Figure 5. The fully reconstructed master regulator module predicts both immune infiltration and severity.

(A) Using the exogenous expression data, it is possible to infer both direct transcriptional MR targets (MR → T), as well as targets regulated by TFs that are targets of the MR (MR → TF → T). Any TF (TF_B) that is paired with MRs IKZF1 or DLX4 (TF_A) and that exhibits changes in expression upon overexpression of the TF_A is regulated by the TF_A. Subsequently, any genes (T) in the AAGS that are linked to TF_B are secondary targets of TF_A (TF_B responds). Any TF_B that does not respond to transfection of TF_A is not regulated by the TF_A, so either TF_B regulates TF_A (TF_B stable, left) or both are co-regulated by a third, TF_C (TF_B stable, right). (B) Using this approach, 78% of AAGS can be mapped to IKZF1 or DLX4 within one indirect TF_B. Blue nodes represent AAGS genes that respond to IKZF1 or DLX4 expression, size of nodes scaled to the fold change experimentally observed (only nodes having at least 25% change are shown) (C) Using these targets, we generate single numeric scores of IKZF1 and DLX4 transcriptional activity and used them to create classifiers for AA severity.
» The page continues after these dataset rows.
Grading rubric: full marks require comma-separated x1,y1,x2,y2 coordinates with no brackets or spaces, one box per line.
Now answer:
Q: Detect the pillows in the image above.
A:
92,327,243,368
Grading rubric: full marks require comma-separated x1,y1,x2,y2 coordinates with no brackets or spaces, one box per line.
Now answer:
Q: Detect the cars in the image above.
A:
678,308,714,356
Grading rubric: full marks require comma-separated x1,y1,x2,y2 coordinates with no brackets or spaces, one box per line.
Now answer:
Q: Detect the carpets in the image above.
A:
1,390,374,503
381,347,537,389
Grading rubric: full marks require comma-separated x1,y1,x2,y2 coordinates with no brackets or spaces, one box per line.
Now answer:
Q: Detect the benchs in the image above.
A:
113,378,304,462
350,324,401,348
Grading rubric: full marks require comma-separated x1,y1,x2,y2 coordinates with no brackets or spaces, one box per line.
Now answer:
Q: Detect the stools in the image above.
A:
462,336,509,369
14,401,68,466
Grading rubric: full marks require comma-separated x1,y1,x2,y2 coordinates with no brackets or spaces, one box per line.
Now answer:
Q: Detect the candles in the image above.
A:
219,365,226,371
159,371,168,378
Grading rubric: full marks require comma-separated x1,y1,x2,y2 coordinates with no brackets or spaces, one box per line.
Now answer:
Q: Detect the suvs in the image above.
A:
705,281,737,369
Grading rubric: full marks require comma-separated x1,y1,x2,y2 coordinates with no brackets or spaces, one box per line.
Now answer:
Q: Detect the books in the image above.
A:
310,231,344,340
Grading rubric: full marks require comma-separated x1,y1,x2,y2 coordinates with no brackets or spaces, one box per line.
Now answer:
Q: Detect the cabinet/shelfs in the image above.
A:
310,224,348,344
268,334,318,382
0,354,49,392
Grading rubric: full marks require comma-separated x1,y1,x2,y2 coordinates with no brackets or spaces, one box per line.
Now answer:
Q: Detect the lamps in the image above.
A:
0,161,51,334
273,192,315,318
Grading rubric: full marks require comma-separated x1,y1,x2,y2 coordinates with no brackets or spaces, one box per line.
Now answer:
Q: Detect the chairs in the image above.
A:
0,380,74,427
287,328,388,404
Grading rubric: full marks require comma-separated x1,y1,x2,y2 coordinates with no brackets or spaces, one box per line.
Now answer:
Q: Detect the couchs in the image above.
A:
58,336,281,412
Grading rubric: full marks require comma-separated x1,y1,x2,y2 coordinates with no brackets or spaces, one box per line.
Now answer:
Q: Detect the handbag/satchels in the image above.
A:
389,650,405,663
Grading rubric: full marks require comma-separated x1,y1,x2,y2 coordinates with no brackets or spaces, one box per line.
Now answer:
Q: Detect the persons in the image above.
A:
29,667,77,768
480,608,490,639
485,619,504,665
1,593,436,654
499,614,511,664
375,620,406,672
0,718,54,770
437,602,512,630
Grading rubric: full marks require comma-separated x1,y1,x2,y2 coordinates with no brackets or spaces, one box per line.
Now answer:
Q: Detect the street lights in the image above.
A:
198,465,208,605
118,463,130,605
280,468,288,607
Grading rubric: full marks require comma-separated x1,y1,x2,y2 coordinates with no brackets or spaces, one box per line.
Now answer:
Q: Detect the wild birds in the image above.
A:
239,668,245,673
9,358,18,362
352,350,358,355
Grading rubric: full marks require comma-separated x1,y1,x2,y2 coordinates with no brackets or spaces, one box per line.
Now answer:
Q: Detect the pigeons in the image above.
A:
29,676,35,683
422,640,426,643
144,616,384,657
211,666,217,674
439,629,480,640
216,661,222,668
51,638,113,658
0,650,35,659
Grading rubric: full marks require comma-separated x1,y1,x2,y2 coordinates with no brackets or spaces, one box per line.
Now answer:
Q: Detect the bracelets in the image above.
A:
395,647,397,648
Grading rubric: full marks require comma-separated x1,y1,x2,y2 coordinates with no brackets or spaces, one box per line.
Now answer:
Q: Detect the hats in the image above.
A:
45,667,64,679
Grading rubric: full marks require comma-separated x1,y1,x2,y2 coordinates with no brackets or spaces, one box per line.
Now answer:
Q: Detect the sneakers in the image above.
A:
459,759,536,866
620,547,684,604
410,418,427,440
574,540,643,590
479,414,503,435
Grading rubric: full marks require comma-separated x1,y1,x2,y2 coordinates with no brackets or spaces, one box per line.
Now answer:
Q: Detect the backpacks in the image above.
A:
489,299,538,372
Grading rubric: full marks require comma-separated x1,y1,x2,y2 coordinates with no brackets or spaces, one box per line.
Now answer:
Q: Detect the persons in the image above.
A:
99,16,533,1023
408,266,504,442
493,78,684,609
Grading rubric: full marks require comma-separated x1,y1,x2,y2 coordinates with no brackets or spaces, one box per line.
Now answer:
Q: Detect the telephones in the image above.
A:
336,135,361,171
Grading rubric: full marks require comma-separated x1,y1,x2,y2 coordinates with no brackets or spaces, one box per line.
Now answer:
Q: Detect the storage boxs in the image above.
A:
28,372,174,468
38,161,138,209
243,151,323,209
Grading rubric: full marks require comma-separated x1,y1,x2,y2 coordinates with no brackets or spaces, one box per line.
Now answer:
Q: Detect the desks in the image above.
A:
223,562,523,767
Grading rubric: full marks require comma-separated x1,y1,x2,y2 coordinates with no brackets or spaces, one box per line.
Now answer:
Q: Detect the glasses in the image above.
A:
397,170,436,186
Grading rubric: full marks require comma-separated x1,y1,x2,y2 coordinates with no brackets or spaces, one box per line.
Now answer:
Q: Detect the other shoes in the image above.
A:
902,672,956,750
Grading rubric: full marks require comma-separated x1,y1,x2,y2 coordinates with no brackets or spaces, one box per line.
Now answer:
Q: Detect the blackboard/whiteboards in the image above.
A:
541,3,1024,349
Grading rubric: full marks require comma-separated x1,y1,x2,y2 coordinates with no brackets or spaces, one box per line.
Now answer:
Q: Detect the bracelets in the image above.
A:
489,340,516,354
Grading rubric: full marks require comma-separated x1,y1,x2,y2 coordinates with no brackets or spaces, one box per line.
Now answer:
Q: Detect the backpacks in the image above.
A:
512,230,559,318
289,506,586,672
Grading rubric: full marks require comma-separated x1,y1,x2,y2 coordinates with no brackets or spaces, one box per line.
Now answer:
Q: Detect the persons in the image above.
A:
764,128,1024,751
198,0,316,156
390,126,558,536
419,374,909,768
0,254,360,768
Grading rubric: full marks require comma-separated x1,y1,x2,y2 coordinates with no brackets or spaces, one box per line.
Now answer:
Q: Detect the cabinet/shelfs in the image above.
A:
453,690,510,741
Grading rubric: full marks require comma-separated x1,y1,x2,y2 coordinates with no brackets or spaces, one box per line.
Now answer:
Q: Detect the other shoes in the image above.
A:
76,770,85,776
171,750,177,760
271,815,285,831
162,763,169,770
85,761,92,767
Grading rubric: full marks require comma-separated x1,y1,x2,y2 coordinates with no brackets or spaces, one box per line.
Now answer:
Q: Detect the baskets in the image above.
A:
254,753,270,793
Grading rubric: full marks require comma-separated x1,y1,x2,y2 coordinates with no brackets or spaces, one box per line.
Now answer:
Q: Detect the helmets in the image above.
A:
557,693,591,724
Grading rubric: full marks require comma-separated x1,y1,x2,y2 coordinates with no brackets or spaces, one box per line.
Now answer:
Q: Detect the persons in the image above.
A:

AA samples are then imposed over the search space to assess accuracy (top chart). The table provides quantitation and statistics for separation of presentations across territories in the search space (NC:unaffected, AAP:patchy AA, AT/AU: totalis/universalis). Centroid representations can be used to show how populations transition into disease states by moving across the trained boundaries (bottom chart; AAP-N: nonlesional, AAP-L: lesional).